> **Stored items**:

[START]

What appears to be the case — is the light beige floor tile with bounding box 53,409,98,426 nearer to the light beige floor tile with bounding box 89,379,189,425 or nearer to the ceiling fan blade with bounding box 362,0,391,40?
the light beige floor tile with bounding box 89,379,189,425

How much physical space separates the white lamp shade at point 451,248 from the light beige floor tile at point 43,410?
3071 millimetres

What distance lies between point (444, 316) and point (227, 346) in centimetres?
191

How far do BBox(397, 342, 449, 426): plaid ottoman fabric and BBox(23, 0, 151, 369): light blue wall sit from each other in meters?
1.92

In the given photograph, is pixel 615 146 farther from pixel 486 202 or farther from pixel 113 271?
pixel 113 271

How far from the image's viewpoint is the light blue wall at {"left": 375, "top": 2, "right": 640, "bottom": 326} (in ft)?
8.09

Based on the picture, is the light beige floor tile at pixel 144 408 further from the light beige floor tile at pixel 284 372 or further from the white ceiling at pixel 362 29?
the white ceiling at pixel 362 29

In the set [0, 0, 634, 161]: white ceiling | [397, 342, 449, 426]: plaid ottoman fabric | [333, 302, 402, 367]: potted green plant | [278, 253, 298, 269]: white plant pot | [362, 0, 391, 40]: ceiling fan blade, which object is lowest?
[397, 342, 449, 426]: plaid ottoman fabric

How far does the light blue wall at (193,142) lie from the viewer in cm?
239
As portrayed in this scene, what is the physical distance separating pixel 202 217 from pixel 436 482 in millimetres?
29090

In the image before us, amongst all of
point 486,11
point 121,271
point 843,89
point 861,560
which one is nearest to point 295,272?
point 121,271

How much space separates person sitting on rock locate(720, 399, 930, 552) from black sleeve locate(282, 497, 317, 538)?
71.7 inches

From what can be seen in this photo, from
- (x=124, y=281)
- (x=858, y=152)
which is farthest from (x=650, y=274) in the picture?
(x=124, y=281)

[END]

> **EXERCISE**:
Please rewrite the data above, replacing "light blue wall" with "pale blue wall" throughout and leaving everything else the same.

> **SOLUTION**:
What appears to be the case — is the light beige floor tile with bounding box 53,409,98,426 nearer to the light beige floor tile with bounding box 89,379,189,425 or nearer to the ceiling fan blade with bounding box 362,0,391,40?
the light beige floor tile with bounding box 89,379,189,425

How much physical space separates the white lamp shade at point 451,248 from the light beige floor tile at point 43,410?
3071 millimetres

What distance lies between point (444, 316) and point (227, 346) in centimetres?
191

How far do BBox(397, 342, 449, 426): plaid ottoman fabric and BBox(23, 0, 151, 369): pale blue wall sit from each other in meters?
1.92

In the given photograph, is pixel 615 146 farther from pixel 486 202 or farther from pixel 113 271?
pixel 113 271

How far from the image's viewpoint is the pale blue wall at {"left": 375, "top": 2, "right": 640, "bottom": 326} (in ft)?
8.09

Based on the picture, is the light beige floor tile at pixel 144 408 further from the light beige floor tile at pixel 284 372 or further from the white ceiling at pixel 362 29?
the white ceiling at pixel 362 29

In the set [0, 0, 634, 161]: white ceiling | [397, 342, 449, 426]: plaid ottoman fabric | [333, 302, 402, 367]: potted green plant | [278, 253, 298, 269]: white plant pot | [362, 0, 391, 40]: ceiling fan blade, which object is lowest?
[397, 342, 449, 426]: plaid ottoman fabric

How far does the pale blue wall at (193,142) lie from the viewer in cm?
239
As portrayed in this scene, what is the physical distance separating pixel 202 217 from pixel 436 482 in millimetres?
29090

In the image before us, amongst all of
point 486,11
point 121,271
point 843,89
point 861,560
which one is nearest to point 295,272?
point 121,271

How much space separates person sitting on rock locate(720, 399, 930, 552) from black sleeve locate(282, 497, 317, 538)?
71.7 inches

From what can be seen in this photo, from
- (x=124, y=281)
- (x=858, y=152)
which is farthest from (x=650, y=274) in the picture?
(x=124, y=281)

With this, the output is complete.